_TEXT_:
──────

Greencastle () is a hamlet in County Tyrone, Northern Ireland. It is within the townland of Sheskinshule ().

The village sits at a crossroads in the foothills of the Sperrin Mountains with the Owenkillew and Owenreagh rivers running nearby. It had a population of 153 people in the 2001 Census.

In 2012, a Real IRA training camp was discovered in the hamlet, leading to four people jailed for terrorism offences in 2014.

Sport 
An Caisleán Glas CLG made history by becoming the first club from Tyrone to win the All-Ireland Junior Club Title on Saturday 10 March 2007 in Croke Park, Dublin. They beat Duagh from Kerry 0-13 to 0-12 in an entertaining game played under floodlights.

──────

_EXERCISE PROMPT_: Transcribe the Greencastle passage word for word, starting at "Greencastle () is" and ending at "the 2001 Census.". The items that come next are separate material, not part of the Greencastle passage.

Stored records

──────

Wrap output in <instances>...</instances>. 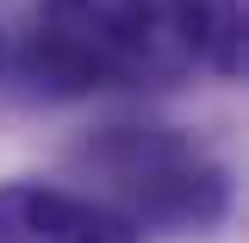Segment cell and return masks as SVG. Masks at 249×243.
Masks as SVG:
<instances>
[{"label":"cell","instance_id":"6da1fadb","mask_svg":"<svg viewBox=\"0 0 249 243\" xmlns=\"http://www.w3.org/2000/svg\"><path fill=\"white\" fill-rule=\"evenodd\" d=\"M31 75L50 88H168L199 62L193 0H37Z\"/></svg>","mask_w":249,"mask_h":243},{"label":"cell","instance_id":"277c9868","mask_svg":"<svg viewBox=\"0 0 249 243\" xmlns=\"http://www.w3.org/2000/svg\"><path fill=\"white\" fill-rule=\"evenodd\" d=\"M193 50L218 75H243V0H193Z\"/></svg>","mask_w":249,"mask_h":243},{"label":"cell","instance_id":"5b68a950","mask_svg":"<svg viewBox=\"0 0 249 243\" xmlns=\"http://www.w3.org/2000/svg\"><path fill=\"white\" fill-rule=\"evenodd\" d=\"M0 62H6V50H0Z\"/></svg>","mask_w":249,"mask_h":243},{"label":"cell","instance_id":"7a4b0ae2","mask_svg":"<svg viewBox=\"0 0 249 243\" xmlns=\"http://www.w3.org/2000/svg\"><path fill=\"white\" fill-rule=\"evenodd\" d=\"M100 175L112 181L124 200L131 224H162V231H199L224 212V175L206 156L168 137V131H143V125H119L112 137L93 144Z\"/></svg>","mask_w":249,"mask_h":243},{"label":"cell","instance_id":"3957f363","mask_svg":"<svg viewBox=\"0 0 249 243\" xmlns=\"http://www.w3.org/2000/svg\"><path fill=\"white\" fill-rule=\"evenodd\" d=\"M0 243H137V224L119 206L44 181L0 187Z\"/></svg>","mask_w":249,"mask_h":243}]
</instances>
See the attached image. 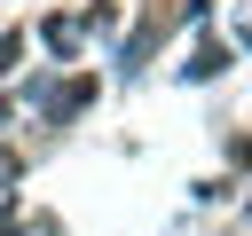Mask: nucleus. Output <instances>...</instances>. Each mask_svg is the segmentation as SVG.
Instances as JSON below:
<instances>
[{
	"instance_id": "8",
	"label": "nucleus",
	"mask_w": 252,
	"mask_h": 236,
	"mask_svg": "<svg viewBox=\"0 0 252 236\" xmlns=\"http://www.w3.org/2000/svg\"><path fill=\"white\" fill-rule=\"evenodd\" d=\"M0 236H16V228H8V197H0Z\"/></svg>"
},
{
	"instance_id": "1",
	"label": "nucleus",
	"mask_w": 252,
	"mask_h": 236,
	"mask_svg": "<svg viewBox=\"0 0 252 236\" xmlns=\"http://www.w3.org/2000/svg\"><path fill=\"white\" fill-rule=\"evenodd\" d=\"M173 24H181V8H173V0H150V8H142V24L118 39V71H126V79H142V71H150V55L165 47V31H173Z\"/></svg>"
},
{
	"instance_id": "4",
	"label": "nucleus",
	"mask_w": 252,
	"mask_h": 236,
	"mask_svg": "<svg viewBox=\"0 0 252 236\" xmlns=\"http://www.w3.org/2000/svg\"><path fill=\"white\" fill-rule=\"evenodd\" d=\"M16 63H24V31H0V79H8Z\"/></svg>"
},
{
	"instance_id": "7",
	"label": "nucleus",
	"mask_w": 252,
	"mask_h": 236,
	"mask_svg": "<svg viewBox=\"0 0 252 236\" xmlns=\"http://www.w3.org/2000/svg\"><path fill=\"white\" fill-rule=\"evenodd\" d=\"M8 118H16V102H8V94H0V126H8Z\"/></svg>"
},
{
	"instance_id": "6",
	"label": "nucleus",
	"mask_w": 252,
	"mask_h": 236,
	"mask_svg": "<svg viewBox=\"0 0 252 236\" xmlns=\"http://www.w3.org/2000/svg\"><path fill=\"white\" fill-rule=\"evenodd\" d=\"M16 173H24V157H16V149H0V197L16 189Z\"/></svg>"
},
{
	"instance_id": "3",
	"label": "nucleus",
	"mask_w": 252,
	"mask_h": 236,
	"mask_svg": "<svg viewBox=\"0 0 252 236\" xmlns=\"http://www.w3.org/2000/svg\"><path fill=\"white\" fill-rule=\"evenodd\" d=\"M220 71H228V47H220V39H205V47L181 63V79H220Z\"/></svg>"
},
{
	"instance_id": "2",
	"label": "nucleus",
	"mask_w": 252,
	"mask_h": 236,
	"mask_svg": "<svg viewBox=\"0 0 252 236\" xmlns=\"http://www.w3.org/2000/svg\"><path fill=\"white\" fill-rule=\"evenodd\" d=\"M39 39H47V55H55V63H71V55H79V39H87V24L55 8V16H39Z\"/></svg>"
},
{
	"instance_id": "5",
	"label": "nucleus",
	"mask_w": 252,
	"mask_h": 236,
	"mask_svg": "<svg viewBox=\"0 0 252 236\" xmlns=\"http://www.w3.org/2000/svg\"><path fill=\"white\" fill-rule=\"evenodd\" d=\"M16 236H63V220H55V212H32V220H24Z\"/></svg>"
}]
</instances>
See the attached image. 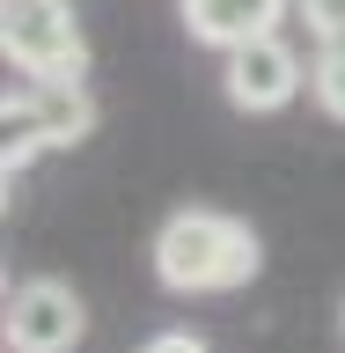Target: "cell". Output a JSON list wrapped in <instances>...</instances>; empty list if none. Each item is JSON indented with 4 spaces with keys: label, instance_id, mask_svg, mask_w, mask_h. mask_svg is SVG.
I'll use <instances>...</instances> for the list:
<instances>
[{
    "label": "cell",
    "instance_id": "obj_1",
    "mask_svg": "<svg viewBox=\"0 0 345 353\" xmlns=\"http://www.w3.org/2000/svg\"><path fill=\"white\" fill-rule=\"evenodd\" d=\"M258 272H264V243L242 214L176 206L154 228V280L169 294H242Z\"/></svg>",
    "mask_w": 345,
    "mask_h": 353
},
{
    "label": "cell",
    "instance_id": "obj_2",
    "mask_svg": "<svg viewBox=\"0 0 345 353\" xmlns=\"http://www.w3.org/2000/svg\"><path fill=\"white\" fill-rule=\"evenodd\" d=\"M0 52L30 88L88 74V37L74 0H0Z\"/></svg>",
    "mask_w": 345,
    "mask_h": 353
},
{
    "label": "cell",
    "instance_id": "obj_3",
    "mask_svg": "<svg viewBox=\"0 0 345 353\" xmlns=\"http://www.w3.org/2000/svg\"><path fill=\"white\" fill-rule=\"evenodd\" d=\"M0 118H8V154H0V170L15 184V170H30V154L81 148L88 132H96V96H88V81H37V88H22V96H8Z\"/></svg>",
    "mask_w": 345,
    "mask_h": 353
},
{
    "label": "cell",
    "instance_id": "obj_4",
    "mask_svg": "<svg viewBox=\"0 0 345 353\" xmlns=\"http://www.w3.org/2000/svg\"><path fill=\"white\" fill-rule=\"evenodd\" d=\"M0 331H8V353H74L81 331H88V309H81V294L66 280L37 272V280H22L15 294H8Z\"/></svg>",
    "mask_w": 345,
    "mask_h": 353
},
{
    "label": "cell",
    "instance_id": "obj_5",
    "mask_svg": "<svg viewBox=\"0 0 345 353\" xmlns=\"http://www.w3.org/2000/svg\"><path fill=\"white\" fill-rule=\"evenodd\" d=\"M302 81H309V59H302L286 37H258V44H242V52L220 59V88H228V103L250 110V118L286 110L294 96H302Z\"/></svg>",
    "mask_w": 345,
    "mask_h": 353
},
{
    "label": "cell",
    "instance_id": "obj_6",
    "mask_svg": "<svg viewBox=\"0 0 345 353\" xmlns=\"http://www.w3.org/2000/svg\"><path fill=\"white\" fill-rule=\"evenodd\" d=\"M176 8H184L191 44H206L220 59L258 44V37H280V22L294 15V0H176Z\"/></svg>",
    "mask_w": 345,
    "mask_h": 353
},
{
    "label": "cell",
    "instance_id": "obj_7",
    "mask_svg": "<svg viewBox=\"0 0 345 353\" xmlns=\"http://www.w3.org/2000/svg\"><path fill=\"white\" fill-rule=\"evenodd\" d=\"M309 96H316L324 118H338V125H345V37L309 52Z\"/></svg>",
    "mask_w": 345,
    "mask_h": 353
},
{
    "label": "cell",
    "instance_id": "obj_8",
    "mask_svg": "<svg viewBox=\"0 0 345 353\" xmlns=\"http://www.w3.org/2000/svg\"><path fill=\"white\" fill-rule=\"evenodd\" d=\"M294 22H302L316 44H338L345 37V0H294Z\"/></svg>",
    "mask_w": 345,
    "mask_h": 353
},
{
    "label": "cell",
    "instance_id": "obj_9",
    "mask_svg": "<svg viewBox=\"0 0 345 353\" xmlns=\"http://www.w3.org/2000/svg\"><path fill=\"white\" fill-rule=\"evenodd\" d=\"M140 353H213V346H206V339H191V331H154Z\"/></svg>",
    "mask_w": 345,
    "mask_h": 353
},
{
    "label": "cell",
    "instance_id": "obj_10",
    "mask_svg": "<svg viewBox=\"0 0 345 353\" xmlns=\"http://www.w3.org/2000/svg\"><path fill=\"white\" fill-rule=\"evenodd\" d=\"M338 331H345V302H338Z\"/></svg>",
    "mask_w": 345,
    "mask_h": 353
}]
</instances>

──────

_FINISHED EXERCISE_:
Greencastle () is a hamlet in County Tyrone, Northern Ireland. It is within the townland of Sheskinshule ().

The village sits at a crossroads in the foothills of the Sperrin Mountains with the Owenkillew and Owenreagh rivers running nearby. It had a population of 153 people in the 2001 Census.